**TEXT EXCERPT**
====================

The second method, adopted by Wood, in Sikkim, is much simpler: The dry bark is crushed into small pieces - not powdered - and is put into casks, where it is macerated in the cold with very dilute hydrochloric acid; the liquor is then run off into wooden vessels, and mixed with an excess of strong solution caustic soda; the precipitate formed is collected on calico filters, and well washed with water. The precipitate is then gently dried, and powdered, constituting the crude febrifuge which requires purifying. This is performed by dissolving the product in dilute sulphuric acid, and adding a small quantity of a solution of sulphur in caustic soda. After 24 hrs., the liquor is carefully filtered; the filtrate is mixed with caustic soda, and the resulting precipitate is collected on calico, washed with a little water, dried, and powdered; it is then ready for use.

The operation is conducted in casks, worked in sets of three. Each cask receives 1 maund (82 lb.) of dry bark, which will undergo four successive macerations of half a week's duration, the liquor being passed through the three casks in rotation. The liquor used for the 4th (last) maceration is acidulated water; when drawn off, it forms the liquor for the 3rd cask; thence it is conducted to the 2nd cask; and finally to the 1st cask, containing new bark, whence it is run off for precipitation. When starting anew, each cask will contain dry bark, so that the system of rotation is not brought into full operation till after the first fortnight. The liquor for precipitation is run into tubs; the others are drawn into buckets for transference to the respective casks. Acidulated water is made in a vat, by adding 1 gal. hydrochloric acid to 100 gal. water. The weight of acid used in the exhaustion is 6½ per cent, of the weight of dry bark. The caustic soda solution consists of l part of the alkali dissolved in 3 parts of water; it is stored in iron vessels. The quantity required for precipitation of the bark liquor is judged of by the curdy appearance assumed by the precipitate; every 100 lb. of dry bark consumes about 6½ lb. of the alkali.

Filtration of the precipitate is commenced on the following day, when the liquor is transferred to the calico strainers, previously wetted. The first portions that run through are returned, until the passing liquor has a bright ruby colour; it is then allowed to flow away by a drain. When all the liquor has drained off, water is passed through the precipitate, until it ceases to acquire a red tint. The alkaloids on the filter should then exhibit a uniform cream-colour. The precipitate is dried, reduced to fine powder, and stored in suitable bins.

====================

**EXERCISES**
a – In the bark-extraction text, how much dry bark does each cask receive?
b – Rewrite the part of the bark-extraction text starting with "The second method, adopted" and going on through "ready for use.", with "caustic soda" changed to "sodium hydroxide".
c – Extend the bark-extraction text, picking up after its final sentence.

**EXERCISE DATA**

====================

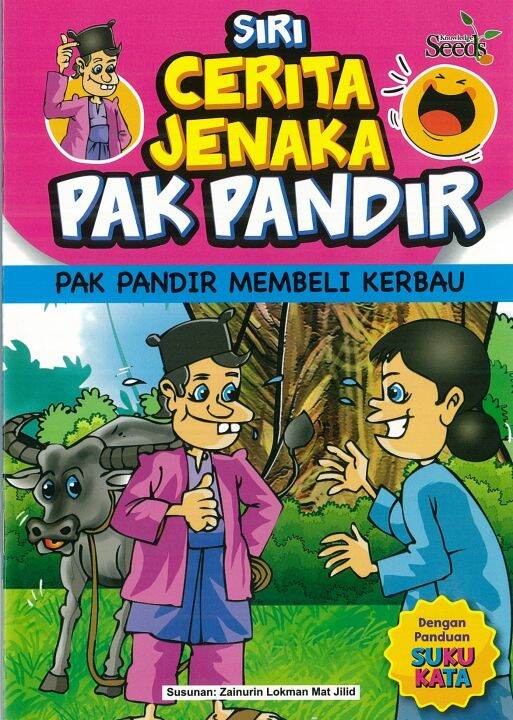 Kanak -Kanak Prasekolah – Preschool Kid - SIRI CERITA JENAKA PAK PANDIR ...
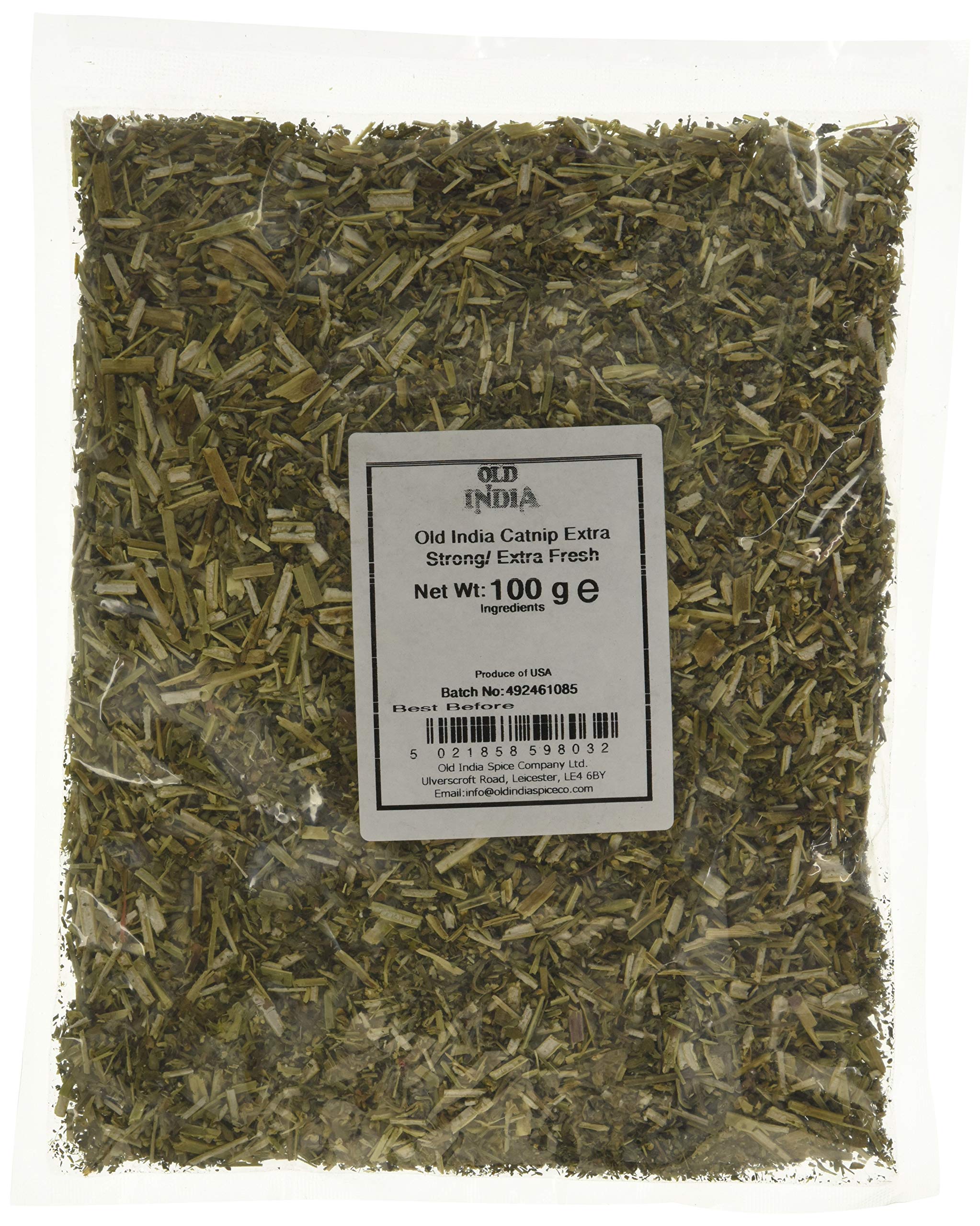 Old India Catnip Extra Strong/ Extra Fresh 100g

====================

**SOLVED TASKS**
a – Each cask receives 1 maund (82 lb.) of dry bark.

b –
The second method, adopted by Wood, in Sikkim, is much simpler: The dry bark is crushed into small pieces - not powdered - and is put into casks, where it is macerated in the cold with very dilute hydrochloric acid; the liquor is then run off into wooden vessels, and mixed with an excess of strong solution sodium hydroxide; the precipitate formed is collected on calico filters, and well washed with water. The precipitate is then gently dried, and powdered, constituting the crude febrifuge which requires purifying. This is performed by dissolving the product in dilute sulphuric acid, and adding a small quantity of a solution of sulphur in sodium hydroxide. After 24 hrs., the liquor is carefully filtered; the filtrate is mixed with sodium hydroxide, and the resulting precipitate is collected on calico, washed with a little water, dried, and powdered; it is then ready for use.

c –
During the drying of the precipitate, a slight reddish-brown colour is developed; this is removed by the following process of purification: 14 gal. of water are mixed with 2 pints of sulphuric acid, and 20 lb. of the dry powder; about ½ pint of solution of sulphur in caustic soda is stirred in, and the whole is left for 24 hours. It is then filtered through calico into a clean vessel, care being taken to get the liquor perfectly bright; about 6 gal. of water are used to wash the sediment left on the filter; the clear filtrate is thoroughly mixed with soda solution, to precipitate the alkaloids; the precipitate is collected on calico, washed with a small quantity of water, drained dried, and reduced to fine powder.

Wooden vessels are not so suitable for this operation as are those of enamelled iron, or earthenware.

The bark used is exclusively dry succirubra, and care is taken to mix the root-, stem-, and branch-barks together, as nearly as possible in the proportions in which they are yielded by the plantations. Green bark would not be available at all seasons; and it has been found that the trifling cost of drying the bark is more than repaid by the better product.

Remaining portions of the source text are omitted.